* _AIM OF THE TASK_
Reproduce the following data verbatim, omitting the pictures from your answer.

* _THE DATA_
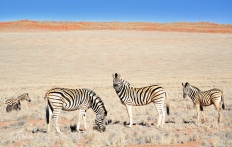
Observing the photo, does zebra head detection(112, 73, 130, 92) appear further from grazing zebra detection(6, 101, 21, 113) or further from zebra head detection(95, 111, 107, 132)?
grazing zebra detection(6, 101, 21, 113)

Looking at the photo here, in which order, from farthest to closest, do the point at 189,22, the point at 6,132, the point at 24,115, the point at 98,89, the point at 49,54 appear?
the point at 189,22 < the point at 49,54 < the point at 98,89 < the point at 24,115 < the point at 6,132

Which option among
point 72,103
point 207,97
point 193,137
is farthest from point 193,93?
point 72,103

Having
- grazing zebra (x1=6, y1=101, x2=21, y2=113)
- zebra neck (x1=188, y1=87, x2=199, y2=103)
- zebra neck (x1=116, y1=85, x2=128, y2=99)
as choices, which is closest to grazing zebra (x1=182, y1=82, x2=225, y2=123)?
zebra neck (x1=188, y1=87, x2=199, y2=103)

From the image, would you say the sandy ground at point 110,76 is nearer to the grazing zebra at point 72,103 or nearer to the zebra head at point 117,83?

* _RESULT FOR THIS TASK_
Observing the photo, does zebra head detection(112, 73, 130, 92) appear further from grazing zebra detection(6, 101, 21, 113) or further from zebra head detection(95, 111, 107, 132)?
grazing zebra detection(6, 101, 21, 113)

Looking at the photo here, in which order, from farthest to closest, do the point at 189,22, the point at 6,132, the point at 24,115, the point at 98,89, the point at 49,54 appear?
the point at 189,22 < the point at 49,54 < the point at 98,89 < the point at 24,115 < the point at 6,132

Which option among
point 72,103
point 207,97
point 193,137
is farthest from point 193,93?
point 72,103

Having
- grazing zebra (x1=6, y1=101, x2=21, y2=113)
- zebra neck (x1=188, y1=87, x2=199, y2=103)
- zebra neck (x1=116, y1=85, x2=128, y2=99)
as choices, which is closest to grazing zebra (x1=182, y1=82, x2=225, y2=123)?
zebra neck (x1=188, y1=87, x2=199, y2=103)

From the image, would you say the sandy ground at point 110,76 is nearer to the grazing zebra at point 72,103 or nearer to the zebra head at point 117,83?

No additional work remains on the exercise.